*WORK ORDER*
Without leaving out a single line, restate the entries below exactly.

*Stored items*
%%

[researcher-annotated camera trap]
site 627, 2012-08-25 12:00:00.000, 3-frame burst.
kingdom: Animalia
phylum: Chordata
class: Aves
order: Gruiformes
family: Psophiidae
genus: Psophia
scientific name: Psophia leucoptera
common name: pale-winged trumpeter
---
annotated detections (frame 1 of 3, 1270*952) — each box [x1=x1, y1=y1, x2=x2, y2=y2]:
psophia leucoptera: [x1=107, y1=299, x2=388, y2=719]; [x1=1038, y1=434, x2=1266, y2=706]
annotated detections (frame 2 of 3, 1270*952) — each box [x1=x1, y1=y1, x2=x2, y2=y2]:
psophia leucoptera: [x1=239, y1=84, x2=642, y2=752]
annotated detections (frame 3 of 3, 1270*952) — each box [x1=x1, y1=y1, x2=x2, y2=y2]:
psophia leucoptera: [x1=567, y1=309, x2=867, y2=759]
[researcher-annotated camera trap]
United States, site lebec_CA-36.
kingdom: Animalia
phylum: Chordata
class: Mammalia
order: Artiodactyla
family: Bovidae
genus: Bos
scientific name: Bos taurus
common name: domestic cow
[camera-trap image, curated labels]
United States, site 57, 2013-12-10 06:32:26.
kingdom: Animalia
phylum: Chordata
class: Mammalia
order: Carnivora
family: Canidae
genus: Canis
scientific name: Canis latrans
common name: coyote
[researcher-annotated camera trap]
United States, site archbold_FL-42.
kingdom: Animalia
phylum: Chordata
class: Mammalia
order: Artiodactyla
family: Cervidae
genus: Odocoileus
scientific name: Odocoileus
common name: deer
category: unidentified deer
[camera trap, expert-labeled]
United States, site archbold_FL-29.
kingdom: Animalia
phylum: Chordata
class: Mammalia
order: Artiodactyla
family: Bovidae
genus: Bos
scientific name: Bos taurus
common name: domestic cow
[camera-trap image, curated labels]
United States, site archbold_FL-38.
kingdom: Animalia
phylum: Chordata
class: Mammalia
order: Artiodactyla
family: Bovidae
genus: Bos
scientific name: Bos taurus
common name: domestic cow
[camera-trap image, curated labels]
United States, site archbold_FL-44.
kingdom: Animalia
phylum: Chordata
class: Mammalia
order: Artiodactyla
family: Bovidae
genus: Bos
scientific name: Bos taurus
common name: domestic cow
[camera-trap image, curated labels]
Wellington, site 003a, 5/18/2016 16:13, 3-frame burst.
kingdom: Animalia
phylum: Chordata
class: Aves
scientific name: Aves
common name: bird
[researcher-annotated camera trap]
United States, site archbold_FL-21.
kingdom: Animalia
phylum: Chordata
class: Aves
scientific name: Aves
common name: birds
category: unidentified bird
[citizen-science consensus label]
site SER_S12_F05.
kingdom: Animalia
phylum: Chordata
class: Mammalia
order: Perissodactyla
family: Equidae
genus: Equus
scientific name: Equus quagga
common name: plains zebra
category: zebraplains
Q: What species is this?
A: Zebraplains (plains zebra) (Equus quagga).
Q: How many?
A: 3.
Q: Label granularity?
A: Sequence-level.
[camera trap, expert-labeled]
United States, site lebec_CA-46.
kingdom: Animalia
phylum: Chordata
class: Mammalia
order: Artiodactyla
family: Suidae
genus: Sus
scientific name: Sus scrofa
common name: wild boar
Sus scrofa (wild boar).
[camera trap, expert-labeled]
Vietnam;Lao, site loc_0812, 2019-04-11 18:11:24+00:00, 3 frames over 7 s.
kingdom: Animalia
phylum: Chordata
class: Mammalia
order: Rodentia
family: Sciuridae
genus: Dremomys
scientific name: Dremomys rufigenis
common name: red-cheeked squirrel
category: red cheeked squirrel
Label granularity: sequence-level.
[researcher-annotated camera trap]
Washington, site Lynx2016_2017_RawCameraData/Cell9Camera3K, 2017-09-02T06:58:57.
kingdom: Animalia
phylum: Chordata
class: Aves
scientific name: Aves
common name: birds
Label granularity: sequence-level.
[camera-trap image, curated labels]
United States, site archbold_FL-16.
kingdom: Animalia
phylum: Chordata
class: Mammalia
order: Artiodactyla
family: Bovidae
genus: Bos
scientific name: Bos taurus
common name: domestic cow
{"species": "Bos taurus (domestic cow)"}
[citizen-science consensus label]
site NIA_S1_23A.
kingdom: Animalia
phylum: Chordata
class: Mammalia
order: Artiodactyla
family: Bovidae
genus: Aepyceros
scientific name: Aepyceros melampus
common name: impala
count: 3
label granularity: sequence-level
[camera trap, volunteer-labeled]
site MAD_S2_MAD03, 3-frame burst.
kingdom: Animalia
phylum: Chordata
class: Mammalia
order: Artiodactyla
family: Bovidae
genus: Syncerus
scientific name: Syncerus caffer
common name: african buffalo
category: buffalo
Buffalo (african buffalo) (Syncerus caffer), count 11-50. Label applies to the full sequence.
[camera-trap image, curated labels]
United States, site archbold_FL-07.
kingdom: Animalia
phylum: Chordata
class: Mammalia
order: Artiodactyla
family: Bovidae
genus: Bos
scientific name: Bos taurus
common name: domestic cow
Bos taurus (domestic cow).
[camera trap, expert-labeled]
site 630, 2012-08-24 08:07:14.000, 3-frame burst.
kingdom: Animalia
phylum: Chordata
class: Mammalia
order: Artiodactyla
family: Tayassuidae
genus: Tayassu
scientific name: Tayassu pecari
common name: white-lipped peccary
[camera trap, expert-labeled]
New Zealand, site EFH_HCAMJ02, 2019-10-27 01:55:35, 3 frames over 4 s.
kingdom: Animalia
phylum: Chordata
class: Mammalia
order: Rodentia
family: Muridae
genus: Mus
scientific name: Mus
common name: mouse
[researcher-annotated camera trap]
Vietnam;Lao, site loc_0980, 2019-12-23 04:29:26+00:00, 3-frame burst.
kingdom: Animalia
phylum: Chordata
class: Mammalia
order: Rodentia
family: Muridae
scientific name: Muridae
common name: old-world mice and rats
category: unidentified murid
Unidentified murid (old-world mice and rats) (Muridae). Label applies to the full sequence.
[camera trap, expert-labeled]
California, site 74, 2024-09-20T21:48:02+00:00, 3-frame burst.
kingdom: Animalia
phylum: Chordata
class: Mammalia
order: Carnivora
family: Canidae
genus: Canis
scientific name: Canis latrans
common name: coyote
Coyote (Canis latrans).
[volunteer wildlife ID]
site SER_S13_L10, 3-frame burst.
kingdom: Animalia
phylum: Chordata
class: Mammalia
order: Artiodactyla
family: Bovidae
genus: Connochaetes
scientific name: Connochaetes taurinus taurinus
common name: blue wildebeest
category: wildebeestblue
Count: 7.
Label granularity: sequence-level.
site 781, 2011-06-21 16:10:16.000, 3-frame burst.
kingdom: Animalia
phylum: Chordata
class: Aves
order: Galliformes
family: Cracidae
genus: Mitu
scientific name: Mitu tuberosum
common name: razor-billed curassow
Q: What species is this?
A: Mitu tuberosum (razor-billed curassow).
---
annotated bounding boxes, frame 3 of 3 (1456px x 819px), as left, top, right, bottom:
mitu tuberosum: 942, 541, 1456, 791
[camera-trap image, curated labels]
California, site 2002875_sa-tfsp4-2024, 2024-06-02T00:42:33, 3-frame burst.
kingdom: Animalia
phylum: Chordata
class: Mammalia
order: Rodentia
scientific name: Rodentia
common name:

%%

*TASK SOLUTION*
[researcher-annotated camera trap]
site 627, 2012-08-25 12:00:00.000, 3-frame burst.
kingdom: Animalia
phylum: Chordata
class: Aves
order: Gruiformes
family: Psophiidae
genus: Psophia
scientific name: Psophia leucoptera
common name: pale-winged trumpeter
---
annotated detections (frame 1 of 3, 1270*952) — each box [x1=x1, y1=y1, x2=x2, y2=y2]:
psophia leucoptera: [x1=107, y1=299, x2=388, y2=719]; [x1=1038, y1=434, x2=1266, y2=706]
annotated detections (frame 2 of 3, 1270*952) — each box [x1=x1, y1=y1, x2=x2, y2=y2]:
psophia leucoptera: [x1=239, y1=84, x2=642, y2=752]
annotated detections (frame 3 of 3, 1270*952) — each box [x1=x1, y1=y1, x2=x2, y2=y2]:
psophia leucoptera: [x1=567, y1=309, x2=867, y2=759]
[researcher-annotated camera trap]
United States, site lebec_CA-36.
kingdom: Animalia
phylum: Chordata
class: Mammalia
order: Artiodactyla
family: Bovidae
genus: Bos
scientific name: Bos taurus
common name: domestic cow
[camera-trap image, curated labels]
United States, site 57, 2013-12-10 06:32:26.
kingdom: Animalia
phylum: Chordata
class: Mammalia
order: Carnivora
family: Canidae
genus: Canis
scientific name: Canis latrans
common name: coyote
[researcher-annotated camera trap]
United States, site archbold_FL-42.
kingdom: Animalia
phylum: Chordata
class: Mammalia
order: Artiodactyla
family: Cervidae
genus: Odocoileus
scientific name: Odocoileus
common name: deer
category: unidentified deer
[camera trap, expert-labeled]
United States, site archbold_FL-29.
kingdom: Animalia
phylum: Chordata
class: Mammalia
order: Artiodactyla
family: Bovidae
genus: Bos
scientific name: Bos taurus
common name: domestic cow
[camera-trap image, curated labels]
United States, site archbold_FL-38.
kingdom: Animalia
phylum: Chordata
class: Mammalia
order: Artiodactyla
family: Bovidae
genus: Bos
scientific name: Bos taurus
common name: domestic cow
[camera-trap image, curated labels]
United States, site archbold_FL-44.
kingdom: Animalia
phylum: Chordata
class: Mammalia
order: Artiodactyla
family: Bovidae
genus: Bos
scientific name: Bos taurus
common name: domestic cow
[camera-trap image, curated labels]
Wellington, site 003a, 5/18/2016 16:13, 3-frame burst.
kingdom: Animalia
phylum: Chordata
class: Aves
scientific name: Aves
common name: bird
[researcher-annotated camera trap]
United States, site archbold_FL-21.
kingdom: Animalia
phylum: Chordata
class: Aves
scientific name: Aves
common name: birds
category: unidentified bird
[citizen-science consensus label]
site SER_S12_F05.
kingdom: Animalia
phylum: Chordata
class: Mammalia
order: Perissodactyla
family: Equidae
genus: Equus
scientific name: Equus quagga
common name: plains zebra
category: zebraplains
Q: What species is this?
A: Zebraplains (plains zebra) (Equus quagga).
Q: How many?
A: 3.
Q: Label granularity?
A: Sequence-level.
[camera trap, expert-labeled]
United States, site lebec_CA-46.
kingdom: Animalia
phylum: Chordata
class: Mammalia
order: Artiodactyla
family: Suidae
genus: Sus
scientific name: Sus scrofa
common name: wild boar
Sus scrofa (wild boar).
[camera trap, expert-labeled]
Vietnam;Lao, site loc_0812, 2019-04-11 18:11:24+00:00, 3 frames over 7 s.
kingdom: Animalia
phylum: Chordata
class: Mammalia
order: Rodentia
family: Sciuridae
genus: Dremomys
scientific name: Dremomys rufigenis
common name: red-cheeked squirrel
category: red cheeked squirrel
Label granularity: sequence-level.
[researcher-annotated camera trap]
Washington, site Lynx2016_2017_RawCameraData/Cell9Camera3K, 2017-09-02T06:58:57.
kingdom: Animalia
phylum: Chordata
class: Aves
scientific name: Aves
common name: birds
Label granularity: sequence-level.
[camera-trap image, curated labels]
United States, site archbold_FL-16.
kingdom: Animalia
phylum: Chordata
class: Mammalia
order: Artiodactyla
family: Bovidae
genus: Bos
scientific name: Bos taurus
common name: domestic cow
{"species": "Bos taurus (domestic cow)"}
[citizen-science consensus label]
site NIA_S1_23A.
kingdom: Animalia
phylum: Chordata
class: Mammalia
order: Artiodactyla
family: Bovidae
genus: Aepyceros
scientific name: Aepyceros melampus
common name: impala
count: 3
label granularity: sequence-level
[camera trap, volunteer-labeled]
site MAD_S2_MAD03, 3-frame burst.
kingdom: Animalia
phylum: Chordata
class: Mammalia
order: Artiodactyla
family: Bovidae
genus: Syncerus
scientific name: Syncerus caffer
common name: african buffalo
category: buffalo
Buffalo (african buffalo) (Syncerus caffer), count 11-50. Label applies to the full sequence.
[camera-trap image, curated labels]
United States, site archbold_FL-07.
kingdom: Animalia
phylum: Chordata
class: Mammalia
order: Artiodactyla
family: Bovidae
genus: Bos
scientific name: Bos taurus
common name: domestic cow
Bos taurus (domestic cow).
[camera trap, expert-labeled]
site 630, 2012-08-24 08:07:14.000, 3-frame burst.
kingdom: Animalia
phylum: Chordata
class: Mammalia
order: Artiodactyla
family: Tayassuidae
genus: Tayassu
scientific name: Tayassu pecari
common name: white-lipped peccary
[camera trap, expert-labeled]
New Zealand, site EFH_HCAMJ02, 2019-10-27 01:55:35, 3 frames over 4 s.
kingdom: Animalia
phylum: Chordata
class: Mammalia
order: Rodentia
family: Muridae
genus: Mus
scientific name: Mus
common name: mouse
[researcher-annotated camera trap]
Vietnam;Lao, site loc_0980, 2019-12-23 04:29:26+00:00, 3-frame burst.
kingdom: Animalia
phylum: Chordata
class: Mammalia
order: Rodentia
family: Muridae
scientific name: Muridae
common name: old-world mice and rats
category: unidentified murid
Unidentified murid (old-world mice and rats) (Muridae). Label applies to the full sequence.
[camera trap, expert-labeled]
California, site 74, 2024-09-20T21:48:02+00:00, 3-frame burst.
kingdom: Animalia
phylum: Chordata
class: Mammalia
order: Carnivora
family: Canidae
genus: Canis
scientific name: Canis latrans
common name: coyote
Coyote (Canis latrans).
[volunteer wildlife ID]
site SER_S13_L10, 3-frame burst.
kingdom: Animalia
phylum: Chordata
class: Mammalia
order: Artiodactyla
family: Bovidae
genus: Connochaetes
scientific name: Connochaetes taurinus taurinus
common name: blue wildebeest
category: wildebeestblue
Count: 7.
Label granularity: sequence-level.
site 781, 2011-06-21 16:10:16.000, 3-frame burst.
kingdom: Animalia
phylum: Chordata
class: Aves
order: Galliformes
family: Cracidae
genus: Mitu
scientific name: Mitu tuberosum
common name: razor-billed curassow
Q: What species is this?
A: Mitu tuberosum (razor-billed curassow).
---
annotated bounding boxes, frame 3 of 3 (1456px x 819px), as left, top, right, bottom:
mitu tuberosum: 942, 541, 1456, 791
[camera-trap image, curated labels]
California, site 2002875_sa-tfsp4-2024, 2024-06-02T00:42:33, 3-frame burst.
kingdom: Animalia
phylum: Chordata
class: Mammalia
order: Rodentia
scientific name: Rodentia
common name:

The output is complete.